Instructions
A – Answer these questions using the Ikebukuro night walk report, one answer per line:
(i) Which two areas did the group compare Ikebukuro's park lighting with?
(ii) What color is the staircase at HAREZA that leads to the theater?
(iii) About how long has Sunshine Street been open?
B – Write the next part of the Ikebukuro night walk report, picking up right after its final paragraph.
----- Reading passage -----
Date of Issue：31 January, 2020
・Activity 1/ The 65 Night walk: Ikebukuro (2019.11.15）
・Activity 2 / The 62 Round table discussion (2019.11.29）
・Activity 3 / RE-IMAGINING GOLDEN MILE（2019.11.01）
Investigating the nightscape of Ikebukuro–a city that escaped the clutches of disappearance
2019.11.15 Tomoya Furukawa+Shinichi Sakaguchi+Wen Yan Zhang+Noriko Higashi
Toshima-ku is aiming to be a city known worldwide as a center for art and culture. At their plan’s center lies within the redevelopment of Ikebukuro. We focused our investigation on the light of the parks within their redevelopment and compared it with Shibuya and Shinjuku.
A 360 degree photo of Sunshine Street bursting with white light
Group 1: JR Ikebukuro→Nakaikebukuro Park→Sunshine60→West Ikebukuro Central Park
Nakaikebukuro Park and HAREZA creating a good mood. The red staircase stands out
The white façade on PARCO leaves a good impression
Group 1’s main objectives for their investigation was the newly opened HAREZA and the renewed Nakaikebukuro Park. We started out nicely with the well-coordinated white façade of the PARCO and Maker’s logo, and the well-rounded Bic Camera’s façade, but soon we were disappointed by the excessive amounts of light that spilled from the stores. The pink Christmas decorations on the streetlights on Sunshine Street also got bad reviews from us. Some places showed an intention to create an exquisite or posh mood but it’s a mixed batch.
Our main objective this time: Nakaikebukuro Park was lit very evenly at a perfect brightness, allowing it to be a space suited for many purposes, deserving of many Hero calls. HAREZA’s red staircase that leads to the theater is highlighted and stands out even from far away, setting the mood for people headed there at night.
Next, we headed towards Sunshine 60 and Sunshine Street, which has been open for about 40 years now. The excessively bright lights that was everywhere in the area reinforced the ‘THE Ikebukuro’ stereotype that we all already had engrained in our brains. There were many ‘villain’ calls that arose due to this, but looking at the large number of people gathered around this area we thought that perhaps this is a different variation of light that catches visitors.
East Ikebukuro Central Park is surrounded in an eerie and frightful darkness. I have heard stories that this park used to be the execution grounds to this area, so naturally the people sitting in the dark seemed menacing, making me want to leave as soon as possible. As my eyes adjusted to the darkness, it became apparent that the park was brighter because of the light spillage from the tall buildings around it. But even just imagining the park without light just gives me the creeps. (Noriko Higashi)
----- Provided material -----
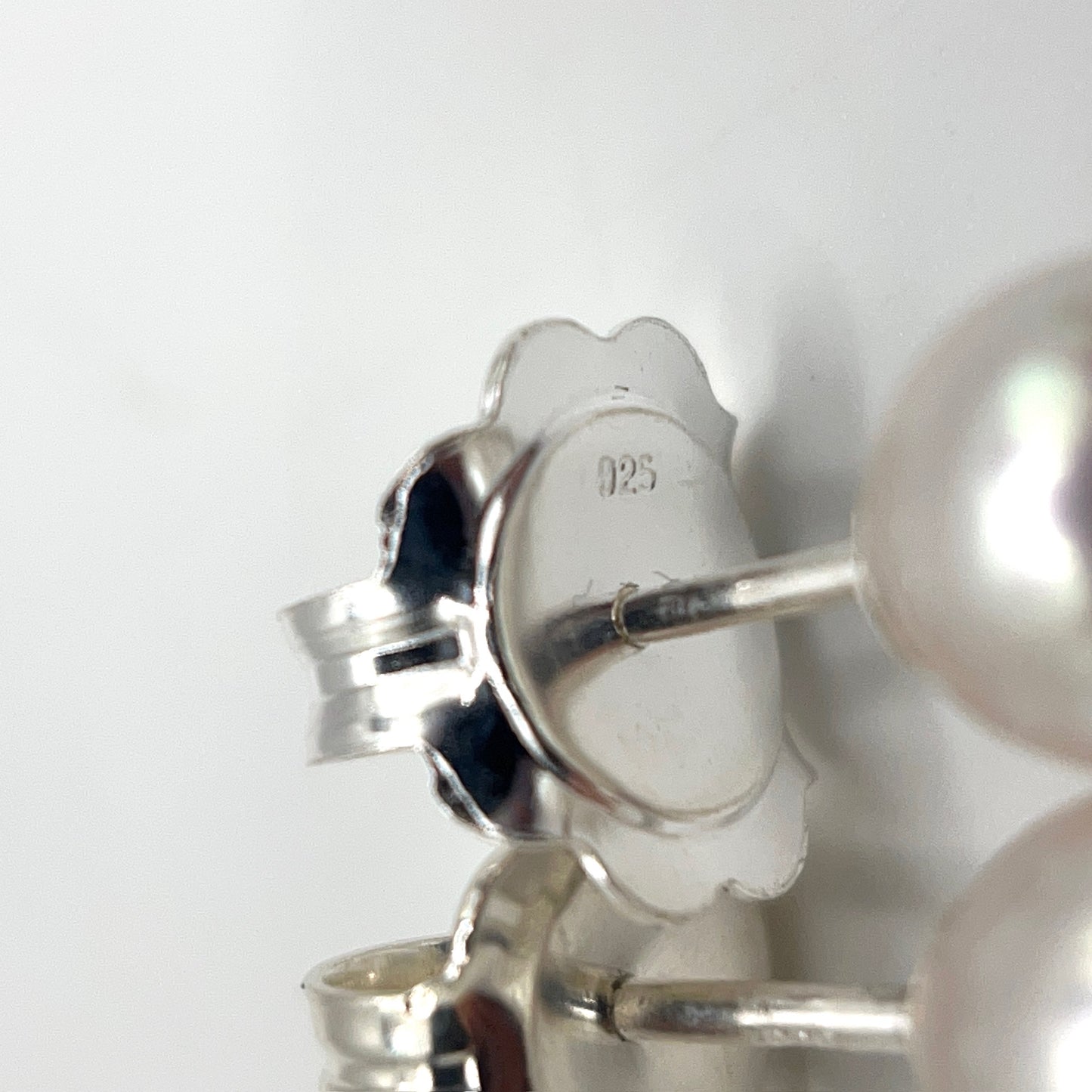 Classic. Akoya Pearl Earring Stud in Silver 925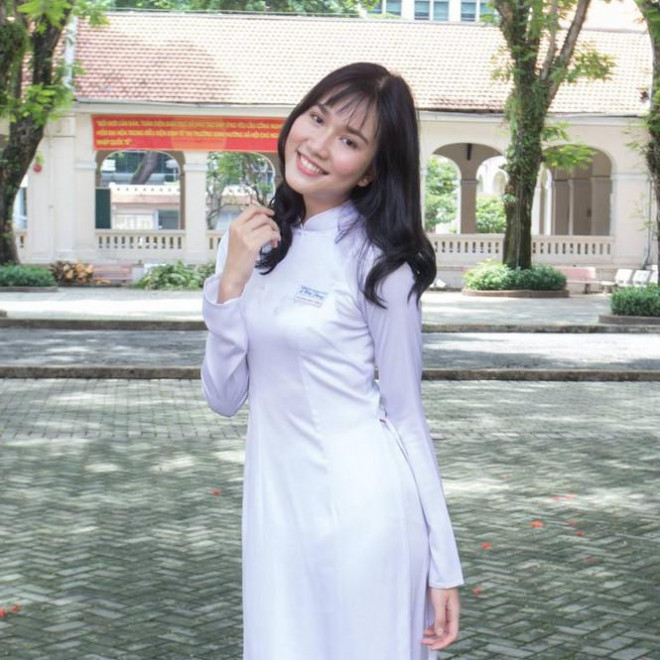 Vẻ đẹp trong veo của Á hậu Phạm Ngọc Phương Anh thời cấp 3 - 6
-----
Outputs by task
A –
(i) Shibuya and Shinjuku
(ii) Red
(iii) About 40 years

B –
Group 2: JR Ikebukuro East Exit→Green Street→Toshima Area Government office→Around South Ikebukuro Park
We started from Green Street. It was unique in that the mood created by the lighting and the streetlights changed every block. The streetlights were high color temperature lights that was there from before, but the brightness is lowered and avoids a glare, which reduced how much it irritated us.
As you walk down the street, the color temperature decreases and the fixtures changed to some looking like garden lights or spot lights with a little height to them. The mood it created was great but sadly it’s ruined by the fact that they shine right into your eyes and is way too bright.
The Toshima Area Government Office was developed alongside the skyscraper apartments around it. The lights on its staircase demonstrated great care to hide the lighting fixtures whilst beautifully lighting up the staircase.
We also walked along streets that were remnants from the past Ikebukuro. If you look at the High-rise apartment buildings from here, the residences’ lights have a nice lower color temperature, but it just accentuated the high color temperature of the Sunshine buildings offices.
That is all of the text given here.